SET PROBLEM: Return each line of the listing below that contains the word "white".

GIVEN RECORDS:
_ _ _

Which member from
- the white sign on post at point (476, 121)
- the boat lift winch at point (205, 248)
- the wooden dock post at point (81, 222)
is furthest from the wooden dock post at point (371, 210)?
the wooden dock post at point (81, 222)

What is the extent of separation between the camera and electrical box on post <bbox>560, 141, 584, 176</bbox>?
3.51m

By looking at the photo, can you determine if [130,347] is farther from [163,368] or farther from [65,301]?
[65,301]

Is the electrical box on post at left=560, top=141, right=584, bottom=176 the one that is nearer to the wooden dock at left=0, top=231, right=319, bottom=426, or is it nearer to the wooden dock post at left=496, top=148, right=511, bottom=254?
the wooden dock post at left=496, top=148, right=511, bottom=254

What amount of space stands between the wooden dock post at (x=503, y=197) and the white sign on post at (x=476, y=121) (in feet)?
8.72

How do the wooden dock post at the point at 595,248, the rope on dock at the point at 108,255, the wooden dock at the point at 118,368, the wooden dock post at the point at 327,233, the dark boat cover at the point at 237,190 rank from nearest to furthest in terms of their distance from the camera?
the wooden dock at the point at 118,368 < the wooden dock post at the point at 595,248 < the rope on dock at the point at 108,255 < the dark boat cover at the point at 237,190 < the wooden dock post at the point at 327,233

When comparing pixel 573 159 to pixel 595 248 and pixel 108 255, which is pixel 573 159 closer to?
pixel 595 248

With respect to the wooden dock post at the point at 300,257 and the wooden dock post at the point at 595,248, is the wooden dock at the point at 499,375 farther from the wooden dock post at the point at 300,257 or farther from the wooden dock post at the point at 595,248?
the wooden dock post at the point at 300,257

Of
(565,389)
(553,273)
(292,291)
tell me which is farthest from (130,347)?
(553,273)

_ _ _

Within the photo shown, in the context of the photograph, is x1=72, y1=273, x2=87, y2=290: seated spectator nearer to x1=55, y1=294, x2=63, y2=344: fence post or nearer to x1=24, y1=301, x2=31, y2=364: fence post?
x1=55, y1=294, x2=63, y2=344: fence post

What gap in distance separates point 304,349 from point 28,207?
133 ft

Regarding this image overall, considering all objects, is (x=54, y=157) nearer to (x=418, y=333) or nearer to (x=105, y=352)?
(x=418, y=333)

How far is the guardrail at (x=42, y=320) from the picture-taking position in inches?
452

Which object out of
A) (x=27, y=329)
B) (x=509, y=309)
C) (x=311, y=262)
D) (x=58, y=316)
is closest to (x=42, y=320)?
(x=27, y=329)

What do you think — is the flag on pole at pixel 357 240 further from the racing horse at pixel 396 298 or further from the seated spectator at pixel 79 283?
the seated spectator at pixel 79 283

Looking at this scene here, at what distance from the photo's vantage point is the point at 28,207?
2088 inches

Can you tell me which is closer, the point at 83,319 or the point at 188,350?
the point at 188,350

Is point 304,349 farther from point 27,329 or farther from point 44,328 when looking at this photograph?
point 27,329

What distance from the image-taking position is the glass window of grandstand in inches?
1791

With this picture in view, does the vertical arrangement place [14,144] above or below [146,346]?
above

_ _ _

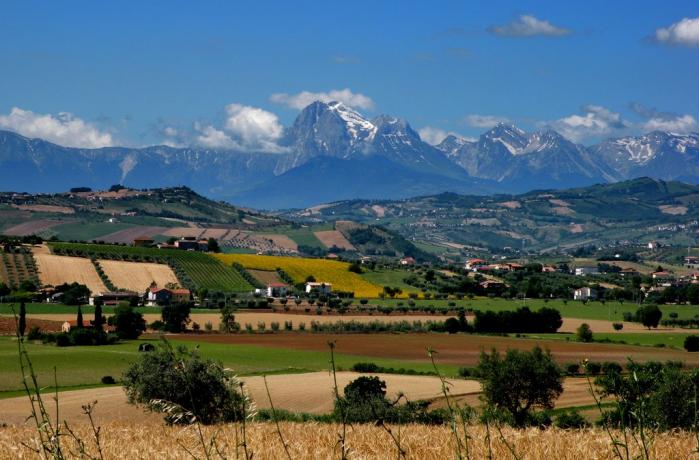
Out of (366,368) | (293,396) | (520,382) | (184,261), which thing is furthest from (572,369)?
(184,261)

_ _ _

SOLUTION TO THE EXERCISE:
- the white sign on post at point (476, 121)
What amount of space stands between the wooden dock post at (x=503, y=197) and the white sign on post at (x=476, y=121) (in feet)?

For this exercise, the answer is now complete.